*Extracted material*:

○ ○ ○ ○ ○

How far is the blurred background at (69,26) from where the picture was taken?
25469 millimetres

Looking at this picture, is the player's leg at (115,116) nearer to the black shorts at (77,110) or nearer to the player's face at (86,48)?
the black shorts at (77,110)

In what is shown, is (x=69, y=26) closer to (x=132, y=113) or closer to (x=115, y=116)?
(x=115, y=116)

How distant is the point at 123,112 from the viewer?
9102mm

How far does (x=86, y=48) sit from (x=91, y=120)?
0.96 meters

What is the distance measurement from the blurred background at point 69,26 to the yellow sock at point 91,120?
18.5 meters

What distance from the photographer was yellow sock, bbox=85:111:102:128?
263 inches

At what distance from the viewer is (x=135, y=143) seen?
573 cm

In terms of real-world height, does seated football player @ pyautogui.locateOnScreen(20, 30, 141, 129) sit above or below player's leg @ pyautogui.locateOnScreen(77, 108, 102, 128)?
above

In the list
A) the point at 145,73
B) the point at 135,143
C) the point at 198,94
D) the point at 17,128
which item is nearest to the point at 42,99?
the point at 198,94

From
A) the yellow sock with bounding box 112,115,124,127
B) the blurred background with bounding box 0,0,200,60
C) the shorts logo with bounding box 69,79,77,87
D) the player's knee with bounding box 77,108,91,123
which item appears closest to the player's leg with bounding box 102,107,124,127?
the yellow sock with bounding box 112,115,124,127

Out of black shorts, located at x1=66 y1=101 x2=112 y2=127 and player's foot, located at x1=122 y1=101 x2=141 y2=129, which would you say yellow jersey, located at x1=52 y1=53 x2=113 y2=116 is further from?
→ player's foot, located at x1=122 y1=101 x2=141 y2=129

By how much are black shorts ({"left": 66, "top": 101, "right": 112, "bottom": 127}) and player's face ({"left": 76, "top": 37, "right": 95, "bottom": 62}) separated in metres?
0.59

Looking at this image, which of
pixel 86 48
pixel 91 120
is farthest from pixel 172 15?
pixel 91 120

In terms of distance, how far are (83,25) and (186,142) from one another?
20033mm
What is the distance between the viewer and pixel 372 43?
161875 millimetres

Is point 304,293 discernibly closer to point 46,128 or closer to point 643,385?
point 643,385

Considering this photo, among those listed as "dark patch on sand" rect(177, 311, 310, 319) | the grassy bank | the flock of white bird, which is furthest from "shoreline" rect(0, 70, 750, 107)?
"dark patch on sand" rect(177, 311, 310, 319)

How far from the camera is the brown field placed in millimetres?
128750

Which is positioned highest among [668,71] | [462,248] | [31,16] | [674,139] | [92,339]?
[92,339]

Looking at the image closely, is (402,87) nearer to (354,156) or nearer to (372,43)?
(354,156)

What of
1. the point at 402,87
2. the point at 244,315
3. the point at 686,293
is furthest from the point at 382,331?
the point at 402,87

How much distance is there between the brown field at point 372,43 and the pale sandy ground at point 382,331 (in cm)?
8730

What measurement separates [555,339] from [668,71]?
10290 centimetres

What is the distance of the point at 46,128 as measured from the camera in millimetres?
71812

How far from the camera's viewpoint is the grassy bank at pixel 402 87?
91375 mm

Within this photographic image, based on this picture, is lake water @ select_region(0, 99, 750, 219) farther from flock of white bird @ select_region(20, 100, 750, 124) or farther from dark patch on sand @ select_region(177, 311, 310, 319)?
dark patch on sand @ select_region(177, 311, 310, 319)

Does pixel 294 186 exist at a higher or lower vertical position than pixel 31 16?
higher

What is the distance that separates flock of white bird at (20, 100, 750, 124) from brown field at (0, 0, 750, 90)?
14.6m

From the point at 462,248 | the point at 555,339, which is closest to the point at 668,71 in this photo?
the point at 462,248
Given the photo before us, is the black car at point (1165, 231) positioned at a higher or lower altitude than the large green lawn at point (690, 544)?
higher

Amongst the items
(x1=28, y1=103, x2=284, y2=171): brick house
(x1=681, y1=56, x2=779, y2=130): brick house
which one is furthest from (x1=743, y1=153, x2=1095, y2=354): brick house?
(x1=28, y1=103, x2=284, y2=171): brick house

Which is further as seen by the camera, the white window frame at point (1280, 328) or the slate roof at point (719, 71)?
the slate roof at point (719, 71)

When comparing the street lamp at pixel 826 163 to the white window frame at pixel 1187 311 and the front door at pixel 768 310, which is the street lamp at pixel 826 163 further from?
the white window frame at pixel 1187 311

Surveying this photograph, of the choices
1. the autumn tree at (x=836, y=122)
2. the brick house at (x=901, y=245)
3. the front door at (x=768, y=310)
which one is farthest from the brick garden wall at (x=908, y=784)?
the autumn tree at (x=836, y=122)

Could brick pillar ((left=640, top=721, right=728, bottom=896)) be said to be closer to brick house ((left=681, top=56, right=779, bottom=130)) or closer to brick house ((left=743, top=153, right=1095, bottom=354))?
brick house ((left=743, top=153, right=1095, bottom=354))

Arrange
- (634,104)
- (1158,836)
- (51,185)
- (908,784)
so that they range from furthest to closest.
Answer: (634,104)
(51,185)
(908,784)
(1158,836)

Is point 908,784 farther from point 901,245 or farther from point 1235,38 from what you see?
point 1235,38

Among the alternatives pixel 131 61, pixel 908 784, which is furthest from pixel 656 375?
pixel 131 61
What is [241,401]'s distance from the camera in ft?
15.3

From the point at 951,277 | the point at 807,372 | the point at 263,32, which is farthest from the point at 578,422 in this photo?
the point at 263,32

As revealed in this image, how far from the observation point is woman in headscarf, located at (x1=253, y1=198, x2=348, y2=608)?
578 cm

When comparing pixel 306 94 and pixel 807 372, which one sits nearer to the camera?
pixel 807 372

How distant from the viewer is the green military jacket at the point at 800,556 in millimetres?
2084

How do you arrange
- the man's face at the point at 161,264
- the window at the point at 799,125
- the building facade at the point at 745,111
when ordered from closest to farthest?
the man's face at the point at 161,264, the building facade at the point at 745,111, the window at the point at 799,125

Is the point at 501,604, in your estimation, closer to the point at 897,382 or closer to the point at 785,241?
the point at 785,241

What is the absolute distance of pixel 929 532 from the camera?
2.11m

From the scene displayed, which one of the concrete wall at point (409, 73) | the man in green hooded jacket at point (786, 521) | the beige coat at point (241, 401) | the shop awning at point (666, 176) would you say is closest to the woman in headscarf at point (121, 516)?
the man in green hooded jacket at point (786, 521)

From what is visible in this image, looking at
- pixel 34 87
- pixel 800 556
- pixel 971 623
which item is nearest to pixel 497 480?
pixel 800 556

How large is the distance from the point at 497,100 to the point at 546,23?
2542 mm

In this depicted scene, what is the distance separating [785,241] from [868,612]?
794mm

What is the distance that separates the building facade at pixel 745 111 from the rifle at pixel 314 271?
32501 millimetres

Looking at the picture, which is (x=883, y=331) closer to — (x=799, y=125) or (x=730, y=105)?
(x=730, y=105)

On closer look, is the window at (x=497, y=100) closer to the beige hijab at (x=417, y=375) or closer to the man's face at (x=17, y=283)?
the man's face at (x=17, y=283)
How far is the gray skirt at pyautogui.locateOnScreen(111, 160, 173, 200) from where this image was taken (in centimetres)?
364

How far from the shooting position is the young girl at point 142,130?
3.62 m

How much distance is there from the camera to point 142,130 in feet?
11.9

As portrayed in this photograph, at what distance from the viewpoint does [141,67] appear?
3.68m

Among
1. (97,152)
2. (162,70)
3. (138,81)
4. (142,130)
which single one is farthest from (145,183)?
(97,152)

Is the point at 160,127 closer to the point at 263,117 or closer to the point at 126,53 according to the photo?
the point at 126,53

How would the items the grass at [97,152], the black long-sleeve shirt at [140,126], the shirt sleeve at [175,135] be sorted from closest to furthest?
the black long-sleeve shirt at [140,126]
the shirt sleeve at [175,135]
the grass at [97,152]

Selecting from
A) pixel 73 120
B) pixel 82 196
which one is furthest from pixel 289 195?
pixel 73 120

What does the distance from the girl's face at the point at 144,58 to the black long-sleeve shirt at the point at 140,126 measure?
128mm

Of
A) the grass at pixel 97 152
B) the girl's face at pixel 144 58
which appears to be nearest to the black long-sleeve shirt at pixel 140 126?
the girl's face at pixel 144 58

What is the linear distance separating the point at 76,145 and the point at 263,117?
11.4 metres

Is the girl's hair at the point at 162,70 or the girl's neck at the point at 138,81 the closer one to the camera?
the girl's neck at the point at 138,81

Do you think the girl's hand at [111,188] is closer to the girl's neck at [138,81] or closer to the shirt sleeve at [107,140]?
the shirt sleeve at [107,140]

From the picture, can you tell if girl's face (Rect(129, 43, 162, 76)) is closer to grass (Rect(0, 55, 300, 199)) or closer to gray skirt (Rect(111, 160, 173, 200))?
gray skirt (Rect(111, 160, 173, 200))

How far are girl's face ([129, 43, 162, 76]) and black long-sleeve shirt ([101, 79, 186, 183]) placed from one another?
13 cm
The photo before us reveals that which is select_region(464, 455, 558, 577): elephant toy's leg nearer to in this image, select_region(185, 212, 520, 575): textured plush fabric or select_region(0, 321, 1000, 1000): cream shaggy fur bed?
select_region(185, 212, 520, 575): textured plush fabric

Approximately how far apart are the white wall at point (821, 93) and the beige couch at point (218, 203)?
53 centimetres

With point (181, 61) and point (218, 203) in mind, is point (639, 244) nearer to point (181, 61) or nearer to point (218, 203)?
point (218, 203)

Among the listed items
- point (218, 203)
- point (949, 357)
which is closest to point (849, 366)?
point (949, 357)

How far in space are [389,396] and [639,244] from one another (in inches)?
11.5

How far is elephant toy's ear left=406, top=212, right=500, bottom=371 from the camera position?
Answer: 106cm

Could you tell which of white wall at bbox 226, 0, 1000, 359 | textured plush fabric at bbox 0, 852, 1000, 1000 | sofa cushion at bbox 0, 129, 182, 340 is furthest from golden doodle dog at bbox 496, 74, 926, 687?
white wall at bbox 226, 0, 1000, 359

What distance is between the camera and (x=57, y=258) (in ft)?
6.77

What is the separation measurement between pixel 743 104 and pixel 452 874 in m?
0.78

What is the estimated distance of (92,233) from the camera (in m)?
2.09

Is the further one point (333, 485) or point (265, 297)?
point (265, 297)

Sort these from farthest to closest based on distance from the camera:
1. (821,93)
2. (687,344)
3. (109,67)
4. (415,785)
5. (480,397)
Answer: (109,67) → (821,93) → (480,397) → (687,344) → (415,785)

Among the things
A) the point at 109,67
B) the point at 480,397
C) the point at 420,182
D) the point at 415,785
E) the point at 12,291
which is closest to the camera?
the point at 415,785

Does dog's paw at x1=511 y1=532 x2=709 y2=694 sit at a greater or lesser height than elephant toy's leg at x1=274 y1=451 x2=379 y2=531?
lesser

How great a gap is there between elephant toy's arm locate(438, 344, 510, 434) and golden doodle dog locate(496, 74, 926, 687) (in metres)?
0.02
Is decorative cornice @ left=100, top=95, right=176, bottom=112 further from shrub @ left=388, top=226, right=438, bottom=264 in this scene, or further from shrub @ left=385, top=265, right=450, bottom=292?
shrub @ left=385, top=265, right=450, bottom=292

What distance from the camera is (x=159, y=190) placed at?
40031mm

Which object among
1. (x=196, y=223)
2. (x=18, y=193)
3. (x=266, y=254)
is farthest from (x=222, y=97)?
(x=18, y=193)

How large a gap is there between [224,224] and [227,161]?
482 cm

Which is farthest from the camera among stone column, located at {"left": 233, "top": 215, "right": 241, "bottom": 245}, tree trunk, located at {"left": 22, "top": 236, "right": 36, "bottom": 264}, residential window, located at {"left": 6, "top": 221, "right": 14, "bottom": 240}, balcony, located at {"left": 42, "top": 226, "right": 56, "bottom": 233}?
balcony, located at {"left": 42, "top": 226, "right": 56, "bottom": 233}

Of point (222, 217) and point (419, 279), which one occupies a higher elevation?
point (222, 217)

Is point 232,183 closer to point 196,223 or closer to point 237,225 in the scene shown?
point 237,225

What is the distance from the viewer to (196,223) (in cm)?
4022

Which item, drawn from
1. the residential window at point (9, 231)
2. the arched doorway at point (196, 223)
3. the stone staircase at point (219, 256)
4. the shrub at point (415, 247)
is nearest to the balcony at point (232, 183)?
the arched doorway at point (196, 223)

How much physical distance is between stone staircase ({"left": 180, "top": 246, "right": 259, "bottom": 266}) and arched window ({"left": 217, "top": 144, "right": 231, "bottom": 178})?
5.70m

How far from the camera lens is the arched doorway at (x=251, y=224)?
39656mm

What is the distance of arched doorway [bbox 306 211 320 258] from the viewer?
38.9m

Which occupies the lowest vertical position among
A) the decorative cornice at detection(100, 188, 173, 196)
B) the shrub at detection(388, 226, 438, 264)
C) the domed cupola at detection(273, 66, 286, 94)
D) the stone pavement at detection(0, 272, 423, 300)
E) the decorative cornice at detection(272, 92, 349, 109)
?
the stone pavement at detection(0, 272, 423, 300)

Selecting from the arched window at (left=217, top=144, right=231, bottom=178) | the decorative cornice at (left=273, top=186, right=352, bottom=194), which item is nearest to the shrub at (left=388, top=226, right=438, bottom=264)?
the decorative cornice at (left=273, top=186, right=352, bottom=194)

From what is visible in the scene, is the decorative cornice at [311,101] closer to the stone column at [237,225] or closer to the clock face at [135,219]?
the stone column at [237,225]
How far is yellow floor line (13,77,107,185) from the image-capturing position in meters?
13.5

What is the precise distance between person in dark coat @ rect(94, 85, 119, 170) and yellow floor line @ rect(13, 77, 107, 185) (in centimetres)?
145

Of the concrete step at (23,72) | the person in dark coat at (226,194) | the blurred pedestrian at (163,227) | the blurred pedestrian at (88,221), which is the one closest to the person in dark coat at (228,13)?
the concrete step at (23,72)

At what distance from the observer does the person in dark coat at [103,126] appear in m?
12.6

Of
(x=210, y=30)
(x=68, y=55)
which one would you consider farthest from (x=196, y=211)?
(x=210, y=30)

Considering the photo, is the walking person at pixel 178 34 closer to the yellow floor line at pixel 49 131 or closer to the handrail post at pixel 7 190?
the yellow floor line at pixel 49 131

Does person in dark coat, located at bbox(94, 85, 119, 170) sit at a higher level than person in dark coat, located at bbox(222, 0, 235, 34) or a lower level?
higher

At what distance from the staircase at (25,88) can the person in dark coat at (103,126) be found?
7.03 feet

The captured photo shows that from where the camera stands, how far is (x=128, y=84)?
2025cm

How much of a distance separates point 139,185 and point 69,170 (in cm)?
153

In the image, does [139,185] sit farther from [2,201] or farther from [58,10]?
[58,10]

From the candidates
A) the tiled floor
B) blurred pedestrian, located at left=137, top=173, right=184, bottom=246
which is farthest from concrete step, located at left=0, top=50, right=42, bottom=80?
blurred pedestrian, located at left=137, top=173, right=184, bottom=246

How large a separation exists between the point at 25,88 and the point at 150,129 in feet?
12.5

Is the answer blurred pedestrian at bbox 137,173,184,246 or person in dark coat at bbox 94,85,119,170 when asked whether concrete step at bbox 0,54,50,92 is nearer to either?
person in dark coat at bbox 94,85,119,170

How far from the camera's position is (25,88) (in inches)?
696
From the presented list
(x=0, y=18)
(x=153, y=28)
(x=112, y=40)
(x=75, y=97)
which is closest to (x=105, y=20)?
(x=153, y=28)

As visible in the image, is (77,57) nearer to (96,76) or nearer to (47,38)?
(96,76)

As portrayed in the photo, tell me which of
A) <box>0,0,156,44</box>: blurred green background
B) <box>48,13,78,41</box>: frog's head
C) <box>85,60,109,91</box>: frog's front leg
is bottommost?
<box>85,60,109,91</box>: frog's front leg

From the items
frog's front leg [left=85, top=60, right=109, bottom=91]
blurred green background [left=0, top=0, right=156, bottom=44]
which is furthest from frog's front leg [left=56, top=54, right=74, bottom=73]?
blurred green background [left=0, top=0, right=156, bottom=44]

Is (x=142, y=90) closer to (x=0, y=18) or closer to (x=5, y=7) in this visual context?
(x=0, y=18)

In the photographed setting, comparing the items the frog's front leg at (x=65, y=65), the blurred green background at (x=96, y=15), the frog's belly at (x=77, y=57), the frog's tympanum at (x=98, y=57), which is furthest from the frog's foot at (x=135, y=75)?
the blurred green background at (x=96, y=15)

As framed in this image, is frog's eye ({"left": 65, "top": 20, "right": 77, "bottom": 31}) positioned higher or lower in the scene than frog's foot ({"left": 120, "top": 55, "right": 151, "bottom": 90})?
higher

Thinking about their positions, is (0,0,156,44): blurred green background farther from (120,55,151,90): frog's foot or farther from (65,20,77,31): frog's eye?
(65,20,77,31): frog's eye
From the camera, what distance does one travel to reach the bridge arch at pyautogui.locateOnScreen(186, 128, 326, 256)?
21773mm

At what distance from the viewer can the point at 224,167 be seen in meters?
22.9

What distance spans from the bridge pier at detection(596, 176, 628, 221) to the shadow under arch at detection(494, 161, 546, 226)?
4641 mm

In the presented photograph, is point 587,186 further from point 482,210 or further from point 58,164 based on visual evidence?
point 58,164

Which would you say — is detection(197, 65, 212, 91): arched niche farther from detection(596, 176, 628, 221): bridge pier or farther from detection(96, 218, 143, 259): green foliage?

○ ○ ○ ○ ○

*Problem statement*: Restate word for word the lines from the one holding "From the camera, what" to the end of the listing, both ends included, and nothing more.

*Correct result*:
From the camera, what distance does one travel to reach the bridge arch at pyautogui.locateOnScreen(186, 128, 326, 256)?
21773mm

At what distance from the viewer can the point at 224,167 be seen in meters?
22.9

What distance spans from the bridge pier at detection(596, 176, 628, 221) to the shadow under arch at detection(494, 161, 546, 226)?
4641 mm

In the presented photograph, is point 587,186 further from point 482,210 or further from point 58,164 based on visual evidence?
point 58,164

Which would you say — is detection(197, 65, 212, 91): arched niche farther from detection(596, 176, 628, 221): bridge pier or farther from detection(96, 218, 143, 259): green foliage?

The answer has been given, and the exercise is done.